** Direction **
Lay out the listing as a Markdown table, from its first line through the line that contains "overturned car [67, 133, 189, 225]", with the columns Row and Text. Leave out blank lines.

....................

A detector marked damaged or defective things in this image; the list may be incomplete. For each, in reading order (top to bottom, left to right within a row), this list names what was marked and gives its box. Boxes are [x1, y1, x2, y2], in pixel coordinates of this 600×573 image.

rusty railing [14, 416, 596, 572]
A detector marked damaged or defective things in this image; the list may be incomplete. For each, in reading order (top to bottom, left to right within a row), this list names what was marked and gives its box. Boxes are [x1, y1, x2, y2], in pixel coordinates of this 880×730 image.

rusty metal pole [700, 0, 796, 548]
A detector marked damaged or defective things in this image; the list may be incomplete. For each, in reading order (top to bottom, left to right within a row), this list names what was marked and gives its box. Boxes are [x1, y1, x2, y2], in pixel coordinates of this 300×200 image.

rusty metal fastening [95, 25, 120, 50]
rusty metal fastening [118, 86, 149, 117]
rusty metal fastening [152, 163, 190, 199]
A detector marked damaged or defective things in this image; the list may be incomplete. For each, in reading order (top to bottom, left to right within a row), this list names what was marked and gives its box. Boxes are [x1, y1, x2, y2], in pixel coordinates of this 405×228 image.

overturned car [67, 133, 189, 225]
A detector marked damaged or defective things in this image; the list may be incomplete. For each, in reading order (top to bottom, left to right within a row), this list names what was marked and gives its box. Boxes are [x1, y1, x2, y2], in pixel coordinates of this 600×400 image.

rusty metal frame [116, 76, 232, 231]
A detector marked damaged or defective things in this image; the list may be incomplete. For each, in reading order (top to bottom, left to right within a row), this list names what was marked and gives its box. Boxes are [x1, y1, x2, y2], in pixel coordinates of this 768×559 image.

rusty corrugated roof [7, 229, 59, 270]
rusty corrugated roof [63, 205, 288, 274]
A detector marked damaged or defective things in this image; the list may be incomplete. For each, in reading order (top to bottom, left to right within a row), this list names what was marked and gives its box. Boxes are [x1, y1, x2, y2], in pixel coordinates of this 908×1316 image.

....................

** Worked solution **
| Row | Text |
|---|---|
| 1 | A detector marked damaged or defective things in this image; the list may be incomplete. For each, in reading order (top to bottom, left to right within a row), this list names what was marked and gives its box. Boxes are [x1, y1, x2, y2], in pixel coordinates of this 600×573 image. |
| 2 | rusty railing [14, 416, 596, 572] |
| 3 | A detector marked damaged or defective things in this image; the list may be incomplete. For each, in reading order (top to bottom, left to right within a row), this list names what was marked and gives its box. Boxes are [x1, y1, x2, y2], in pixel coordinates of this 880×730 image. |
| 4 | rusty metal pole [700, 0, 796, 548] |
| 5 | A detector marked damaged or defective things in this image; the list may be incomplete. For each, in reading order (top to bottom, left to right within a row), this list names what was marked and gives its box. Boxes are [x1, y1, x2, y2], in pixel coordinates of this 300×200 image. |
| 6 | rusty metal fastening [95, 25, 120, 50] |
| 7 | rusty metal fastening [118, 86, 149, 117] |
| 8 | rusty metal fastening [152, 163, 190, 199] |
| 9 | A detector marked damaged or defective things in this image; the list may be incomplete. For each, in reading order (top to bottom, left to right within a row), this list names what was marked and gives its box. Boxes are [x1, y1, x2, y2], in pixel coordinates of this 405×228 image. |
| 10 | overturned car [67, 133, 189, 225] |